前回のテーマ「セクシュアリティ」に続き、「表現とメディア」が今回のテーマだった。

前回の終わりに、「セクシュアリティ」についてもっと自分ごととして考察するよう上野さんから促され、私は改めて考える切り口を模索した。これまで「セクシュアリティ」について知識として学んだことはあっても、自分の問題として考えてこなかったことに気づく。私は異性愛規範をどのように受容し、どのように順応してきたのだろうか?

この問いに応えようとすると、自分の「セクシュアリティ」形成に「表現とメディア」が密接に関係していたことに思い至る。記憶をさかのぼってみると、小学校低学年から少女漫画月刊誌や交換日記などの紙媒体を通し、おもに異性愛恋愛に関する話題や秘密を共有することにより、女子同士のホモソーシャルな世界での居場所の確保にいそしんでいた。このころにはすでに「当たり前」のこととして異性愛を捉えていたように思う。

しかし、中村桃子著『<性>と日本語』(「新編 日本のフェミニズム7 表現とジェンダー」収録)によると、異性愛の受容はもっと根本的なレベルで、より早い段階ですでに始まっている。子どもは成長に従って、自称詞を「〇〇ちゃん」ではなく「わたし/ぼく」をつかうよう周囲の大人に促されるが、一人称に「わたし/ぼく」を選ぶことで無意識に異性愛規範を受容していると中村は指摘する。

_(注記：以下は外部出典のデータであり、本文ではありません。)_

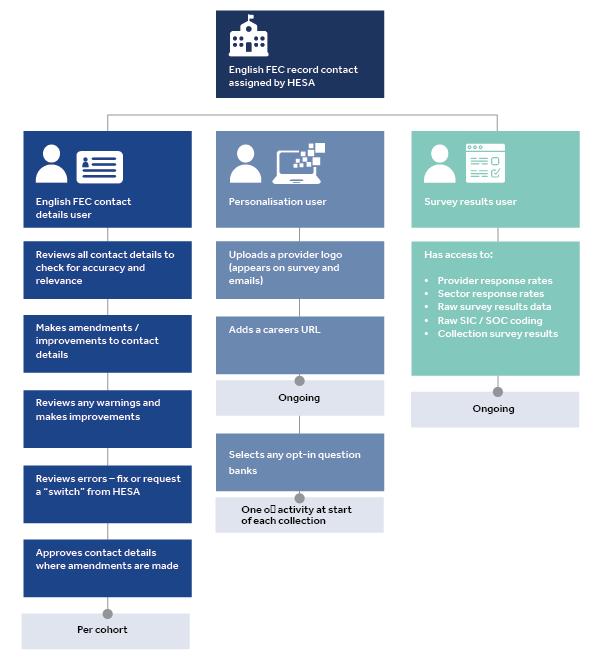 EFEC roles diagram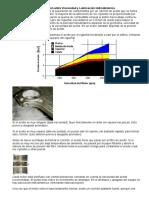 La Relación entre Viscosidad y Lubricación Hidrodinámica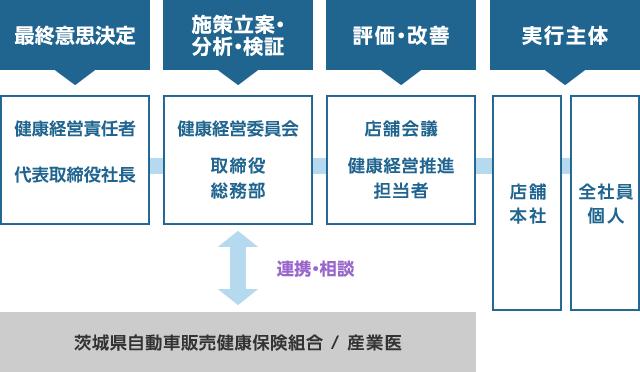 health_chart2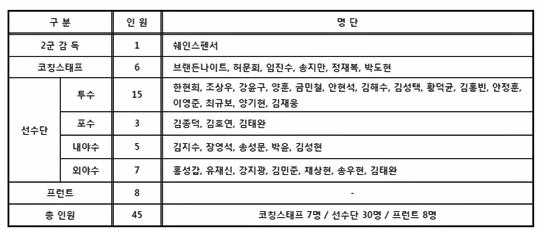 스펜서 감독의 넥센 퓨처스팀, 대만서 전지훈련 돌입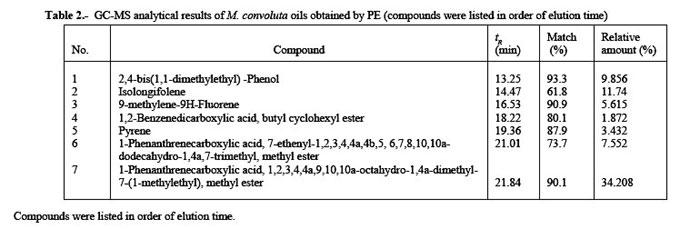Comparison Of Volatile Components From Marchantia Convoluta Obtained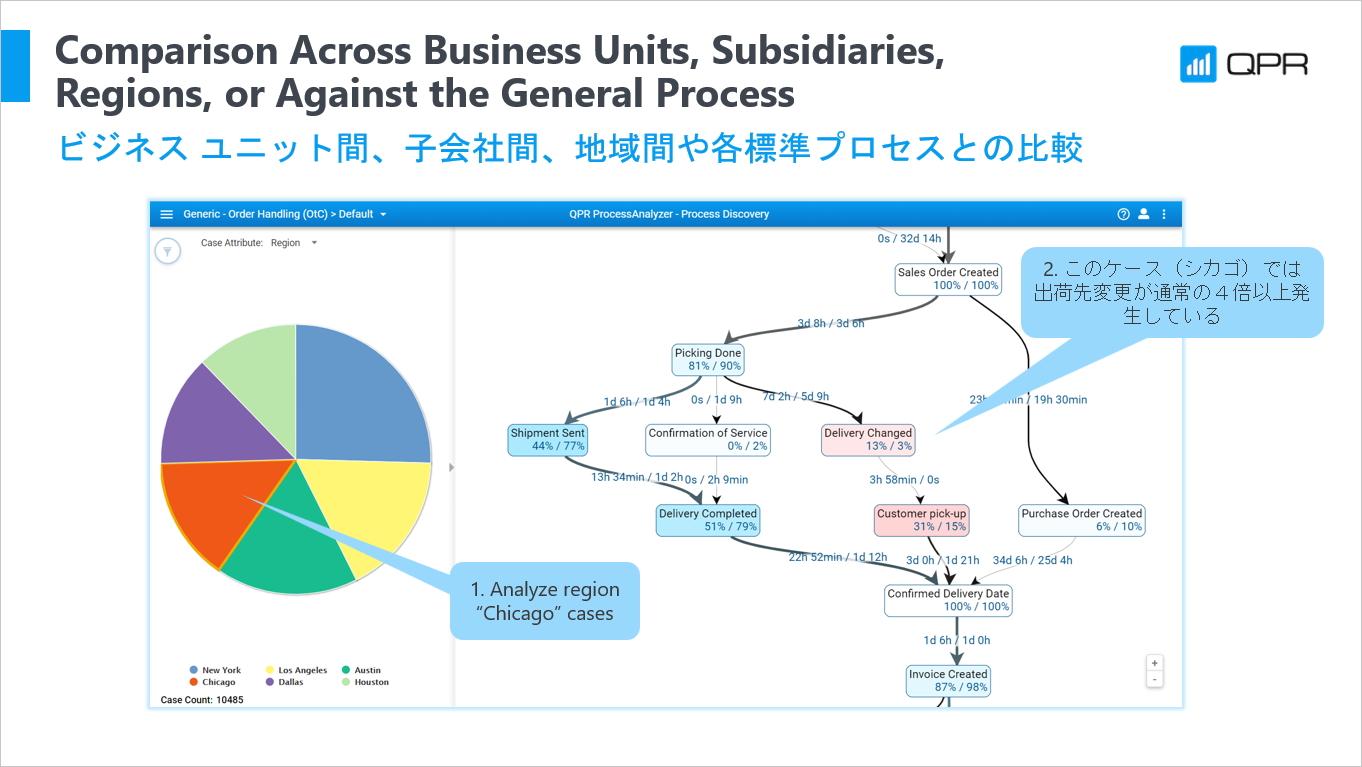 ビジネス ユニット間、子会社間、地域間や各標準プロセスとの比較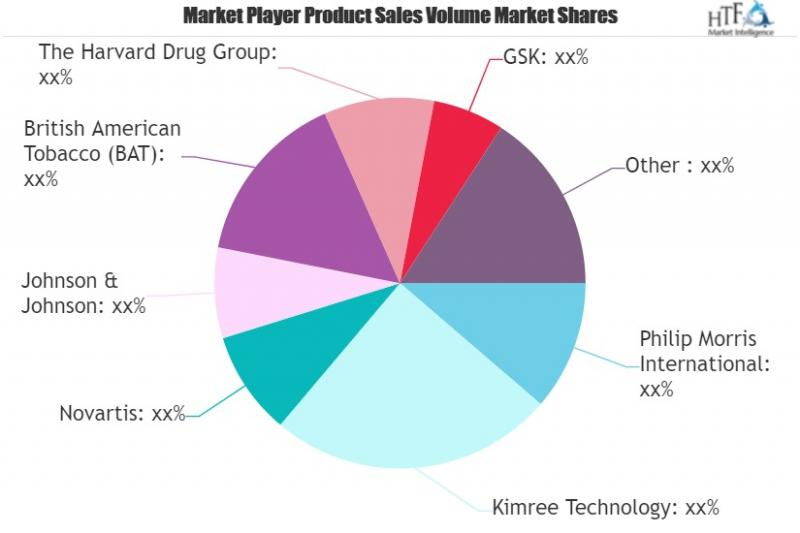 Smoking Cessation Products Market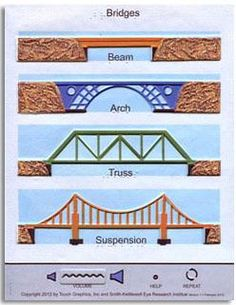 types of bridges - Google Search
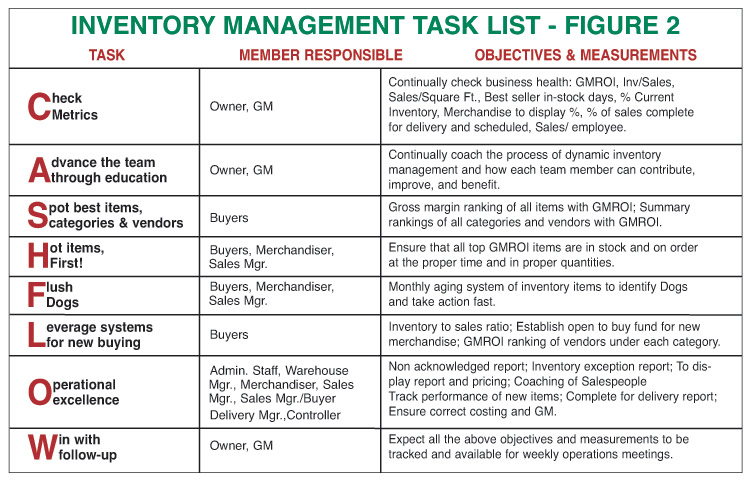 article inventory control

「なぜ名前ではなく自称詞を使うことが大人への第一歩とみなされているのだろうか。それは「女/男ことば」に区別された自称詞を使うことが、異性愛規範を受け入れることであり、それが「大人になること」の一部だとみなされているからである。(中略)「近代の支配は、特定の集団の権力維持を正当化するような考え方を「常識・当たり前・自然」にする「イデオロギーによる支配」に特徴づけられる。「小学生になったら○○ちゃんではなく、わたしかぼくを使いなさい」という「常識」は、じつはセクシュアリティを意識する以前の子どもに、「異性愛だけが可能なセクシュアリティであることを叩き込んでいる」「言語イデオロギーの恐ろしさは、「良い」「悪い」という抽象的な価値観が具体的な言語要素と結びついていくところにある。異性愛規範というイデオロギーが「わたし」「ぼく」という言語要素と結びつくと、話し手が意識しなくても、毎日の言語行為の中で異性愛イデオロギーを再生産させることができる。日々繰り返される「わたし」「ぼく」の使用は、異性愛イデオロギーをますます当たり前にしていく。」

他者とのコミュニケーションのために既存の言葉を使うという、子どもが言葉を使い始める初期の段階ですでに異性愛規範が絡んでいる。このようにして異性愛という「当たり前」が作られ、再生産されていたのだ。私自身、「わたし」という言葉を自称詞の道具としてなんとなく選び取り、その道具をニュートラルなものだと信じて長年使ってきた。世界は言葉によって構成される。言葉そのものや言葉による「表現」をあらためて見なおしていくと、世界の見え方が大きく変わるように思う。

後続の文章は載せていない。